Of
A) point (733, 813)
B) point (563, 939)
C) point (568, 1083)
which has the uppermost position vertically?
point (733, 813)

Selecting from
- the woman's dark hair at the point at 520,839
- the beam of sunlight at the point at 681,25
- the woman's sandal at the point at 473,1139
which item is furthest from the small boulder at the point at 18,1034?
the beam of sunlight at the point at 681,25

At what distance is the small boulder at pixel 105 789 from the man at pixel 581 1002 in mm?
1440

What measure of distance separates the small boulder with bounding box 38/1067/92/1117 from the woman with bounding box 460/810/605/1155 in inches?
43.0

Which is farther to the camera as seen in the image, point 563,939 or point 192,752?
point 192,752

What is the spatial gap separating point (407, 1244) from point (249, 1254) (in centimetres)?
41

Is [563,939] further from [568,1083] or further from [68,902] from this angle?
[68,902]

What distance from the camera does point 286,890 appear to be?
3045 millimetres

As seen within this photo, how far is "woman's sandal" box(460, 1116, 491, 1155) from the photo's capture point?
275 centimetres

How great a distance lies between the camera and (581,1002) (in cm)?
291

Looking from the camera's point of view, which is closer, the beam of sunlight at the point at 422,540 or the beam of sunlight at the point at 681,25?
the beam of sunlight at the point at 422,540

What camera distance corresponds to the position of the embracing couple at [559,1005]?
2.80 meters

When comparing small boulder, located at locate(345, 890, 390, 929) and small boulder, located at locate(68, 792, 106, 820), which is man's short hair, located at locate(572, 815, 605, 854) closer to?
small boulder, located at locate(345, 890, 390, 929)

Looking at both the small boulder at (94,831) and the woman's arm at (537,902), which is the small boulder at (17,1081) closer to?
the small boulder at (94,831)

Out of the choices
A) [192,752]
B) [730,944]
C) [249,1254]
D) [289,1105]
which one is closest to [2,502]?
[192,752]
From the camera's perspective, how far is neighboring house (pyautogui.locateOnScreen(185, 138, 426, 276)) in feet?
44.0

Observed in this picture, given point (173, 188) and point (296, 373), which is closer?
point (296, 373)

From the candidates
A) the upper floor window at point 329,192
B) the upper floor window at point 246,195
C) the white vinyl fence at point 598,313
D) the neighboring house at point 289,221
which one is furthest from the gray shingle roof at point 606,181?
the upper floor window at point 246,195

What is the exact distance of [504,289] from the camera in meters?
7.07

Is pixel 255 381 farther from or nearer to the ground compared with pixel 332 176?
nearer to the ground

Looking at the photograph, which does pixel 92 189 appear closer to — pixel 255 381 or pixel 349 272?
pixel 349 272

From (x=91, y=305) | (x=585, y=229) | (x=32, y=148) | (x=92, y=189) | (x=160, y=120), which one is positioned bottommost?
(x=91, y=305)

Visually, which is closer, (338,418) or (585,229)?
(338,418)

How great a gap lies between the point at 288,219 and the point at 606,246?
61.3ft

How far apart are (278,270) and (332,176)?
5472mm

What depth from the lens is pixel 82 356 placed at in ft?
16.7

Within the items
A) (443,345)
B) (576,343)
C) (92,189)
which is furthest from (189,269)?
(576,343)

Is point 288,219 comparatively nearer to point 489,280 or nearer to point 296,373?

### The task
Reproduce all of the material above word for word, with no changes.

### Completed exercise
Of
A) point (733, 813)
B) point (563, 939)
C) point (568, 1083)
which has the uppermost position vertically?
point (733, 813)

Selecting from
- the woman's dark hair at the point at 520,839
- the beam of sunlight at the point at 681,25
- the woman's sandal at the point at 473,1139
which item is furthest from the small boulder at the point at 18,1034?
the beam of sunlight at the point at 681,25

At what distance is the small boulder at pixel 105 789 from the man at pixel 581 1002 in mm?
1440

What measure of distance separates the small boulder with bounding box 38/1067/92/1117 from the woman with bounding box 460/810/605/1155 in inches?
43.0

Which is farther to the camera as seen in the image, point 563,939 or point 192,752?
point 192,752

What is the spatial gap separating point (407, 1244) from point (249, 1254) (in centimetres)?
41

Is [563,939] further from [568,1083] or further from [68,902] from this angle?
[68,902]

What distance from the camera does point 286,890 appear to be?
3045 millimetres

As seen within this photo, how far is "woman's sandal" box(460, 1116, 491, 1155) from the photo's capture point?
275 centimetres

How great a distance lies between the camera and (581,1002) (in cm)?
291

Looking from the camera's point of view, which is closer, the beam of sunlight at the point at 422,540 or the beam of sunlight at the point at 681,25?
the beam of sunlight at the point at 422,540

What camera distance corresponds to the position of the embracing couple at [559,1005]?
2.80 meters

When comparing small boulder, located at locate(345, 890, 390, 929) and small boulder, located at locate(68, 792, 106, 820), which is man's short hair, located at locate(572, 815, 605, 854) closer to?
small boulder, located at locate(345, 890, 390, 929)

Looking at both the small boulder at (94,831) and the woman's arm at (537,902), which is the small boulder at (17,1081) closer to?
the small boulder at (94,831)

Out of the choices
A) [192,752]
B) [730,944]
C) [249,1254]
D) [289,1105]
which one is closest to [2,502]?
[192,752]
From the camera's perspective, how far is neighboring house (pyautogui.locateOnScreen(185, 138, 426, 276)) in feet?
44.0

Observed in this picture, given point (173, 188) and point (296, 373), which is closer?
point (296, 373)

From the candidates
A) the upper floor window at point 329,192
B) the upper floor window at point 246,195
C) the white vinyl fence at point 598,313
D) the neighboring house at point 289,221
which one is furthest from the gray shingle roof at point 606,181?
the upper floor window at point 246,195

What is the exact distance of [504,289] from the camera in meters?
7.07

Is pixel 255 381 farther from or nearer to the ground compared with pixel 332 176?
nearer to the ground

Looking at the photograph, which does pixel 92 189 appear closer to — pixel 255 381 or pixel 349 272?
pixel 349 272

From (x=91, y=305) | (x=585, y=229) | (x=32, y=148) | (x=92, y=189) | (x=160, y=120), which one is positioned bottommost?
(x=91, y=305)

Visually, which is closer, (338,418) or (585,229)?
(338,418)

How great a gap lies between the point at 288,219 and the point at 606,246?
61.3ft

How far apart are (278,270) and (332,176)?
5472mm

What depth from the lens is pixel 82 356 placed at in ft?
16.7

Within the items
A) (443,345)
B) (576,343)
C) (92,189)
which is furthest from (189,269)?
(576,343)

Is point 288,219 comparatively nearer to point 489,280 or nearer to point 296,373?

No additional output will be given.